Exercise: Nothing in the entries may be altered; copy them in full.

[Records drawn from a dataset]

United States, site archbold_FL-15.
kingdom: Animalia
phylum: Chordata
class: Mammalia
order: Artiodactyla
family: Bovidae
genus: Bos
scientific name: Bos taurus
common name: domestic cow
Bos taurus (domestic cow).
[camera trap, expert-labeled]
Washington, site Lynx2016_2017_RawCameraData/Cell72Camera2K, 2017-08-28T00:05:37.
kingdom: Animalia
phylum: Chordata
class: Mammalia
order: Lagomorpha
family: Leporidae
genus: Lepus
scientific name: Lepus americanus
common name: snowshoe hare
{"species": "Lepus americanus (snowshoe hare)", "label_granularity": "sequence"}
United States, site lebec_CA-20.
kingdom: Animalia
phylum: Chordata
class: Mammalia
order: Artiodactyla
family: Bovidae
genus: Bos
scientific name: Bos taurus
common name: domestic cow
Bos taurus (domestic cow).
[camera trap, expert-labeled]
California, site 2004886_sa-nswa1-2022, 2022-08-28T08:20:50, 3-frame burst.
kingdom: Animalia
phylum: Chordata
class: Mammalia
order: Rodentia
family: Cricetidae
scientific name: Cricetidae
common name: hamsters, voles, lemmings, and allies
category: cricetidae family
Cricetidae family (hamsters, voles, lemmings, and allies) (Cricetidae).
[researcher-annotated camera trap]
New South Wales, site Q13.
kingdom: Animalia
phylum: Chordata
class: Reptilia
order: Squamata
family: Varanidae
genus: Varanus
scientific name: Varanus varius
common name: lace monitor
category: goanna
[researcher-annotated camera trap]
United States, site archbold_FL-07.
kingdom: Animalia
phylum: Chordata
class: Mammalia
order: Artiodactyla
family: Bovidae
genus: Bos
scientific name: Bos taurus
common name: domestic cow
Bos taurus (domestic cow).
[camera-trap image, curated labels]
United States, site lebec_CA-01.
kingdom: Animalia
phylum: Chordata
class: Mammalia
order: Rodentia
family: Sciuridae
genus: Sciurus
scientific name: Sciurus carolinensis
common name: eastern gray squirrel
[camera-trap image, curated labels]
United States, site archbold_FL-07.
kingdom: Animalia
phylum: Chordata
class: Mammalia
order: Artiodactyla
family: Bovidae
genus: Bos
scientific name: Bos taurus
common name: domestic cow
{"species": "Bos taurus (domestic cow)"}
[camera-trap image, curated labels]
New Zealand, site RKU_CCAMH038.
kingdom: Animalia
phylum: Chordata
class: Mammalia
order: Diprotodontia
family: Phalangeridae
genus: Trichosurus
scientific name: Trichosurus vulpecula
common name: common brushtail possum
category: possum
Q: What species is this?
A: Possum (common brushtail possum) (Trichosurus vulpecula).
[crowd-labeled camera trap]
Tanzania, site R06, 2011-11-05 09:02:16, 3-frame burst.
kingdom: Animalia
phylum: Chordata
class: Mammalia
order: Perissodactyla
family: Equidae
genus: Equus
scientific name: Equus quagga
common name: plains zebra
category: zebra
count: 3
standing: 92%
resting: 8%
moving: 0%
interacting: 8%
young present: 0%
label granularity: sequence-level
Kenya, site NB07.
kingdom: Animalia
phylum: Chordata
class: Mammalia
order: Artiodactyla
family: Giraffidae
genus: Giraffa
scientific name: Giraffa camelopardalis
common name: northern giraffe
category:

Result of this exercise:
United States, site archbold_FL-15.
kingdom: Animalia
phylum: Chordata
class: Mammalia
order: Artiodactyla
family: Bovidae
genus: Bos
scientific name: Bos taurus
common name: domestic cow
Bos taurus (domestic cow).
[camera trap, expert-labeled]
Washington, site Lynx2016_2017_RawCameraData/Cell72Camera2K, 2017-08-28T00:05:37.
kingdom: Animalia
phylum: Chordata
class: Mammalia
order: Lagomorpha
family: Leporidae
genus: Lepus
scientific name: Lepus americanus
common name: snowshoe hare
{"species": "Lepus americanus (snowshoe hare)", "label_granularity": "sequence"}
United States, site lebec_CA-20.
kingdom: Animalia
phylum: Chordata
class: Mammalia
order: Artiodactyla
family: Bovidae
genus: Bos
scientific name: Bos taurus
common name: domestic cow
Bos taurus (domestic cow).
[camera trap, expert-labeled]
California, site 2004886_sa-nswa1-2022, 2022-08-28T08:20:50, 3-frame burst.
kingdom: Animalia
phylum: Chordata
class: Mammalia
order: Rodentia
family: Cricetidae
scientific name: Cricetidae
common name: hamsters, voles, lemmings, and allies
category: cricetidae family
Cricetidae family (hamsters, voles, lemmings, and allies) (Cricetidae).
[researcher-annotated camera trap]
New South Wales, site Q13.
kingdom: Animalia
phylum: Chordata
class: Reptilia
order: Squamata
family: Varanidae
genus: Varanus
scientific name: Varanus varius
common name: lace monitor
category: goanna
[researcher-annotated camera trap]
United States, site archbold_FL-07.
kingdom: Animalia
phylum: Chordata
class: Mammalia
order: Artiodactyla
family: Bovidae
genus: Bos
scientific name: Bos taurus
common name: domestic cow
Bos taurus (domestic cow).
[camera-trap image, curated labels]
United States, site lebec_CA-01.
kingdom: Animalia
phylum: Chordata
class: Mammalia
order: Rodentia
family: Sciuridae
genus: Sciurus
scientific name: Sciurus carolinensis
common name: eastern gray squirrel
[camera-trap image, curated labels]
United States, site archbold_FL-07.
kingdom: Animalia
phylum: Chordata
class: Mammalia
order: Artiodactyla
family: Bovidae
genus: Bos
scientific name: Bos taurus
common name: domestic cow
{"species": "Bos taurus (domestic cow)"}
[camera-trap image, curated labels]
New Zealand, site RKU_CCAMH038.
kingdom: Animalia
phylum: Chordata
class: Mammalia
order: Diprotodontia
family: Phalangeridae
genus: Trichosurus
scientific name: Trichosurus vulpecula
common name: common brushtail possum
category: possum
Q: What species is this?
A: Possum (common brushtail possum) (Trichosurus vulpecula).
[crowd-labeled camera trap]
Tanzania, site R06, 2011-11-05 09:02:16, 3-frame burst.
kingdom: Animalia
phylum: Chordata
class: Mammalia
order: Perissodactyla
family: Equidae
genus: Equus
scientific name: Equus quagga
common name: plains zebra
category: zebra
count: 3
standing: 92%
resting: 8%
moving: 0%
interacting: 8%
young present: 0%
label granularity: sequence-level
Kenya, site NB07.
kingdom: Animalia
phylum: Chordata
class: Mammalia
order: Artiodactyla
family: Giraffidae
genus: Giraffa
scientific name: Giraffa camelopardalis
common name: northern giraffe
category:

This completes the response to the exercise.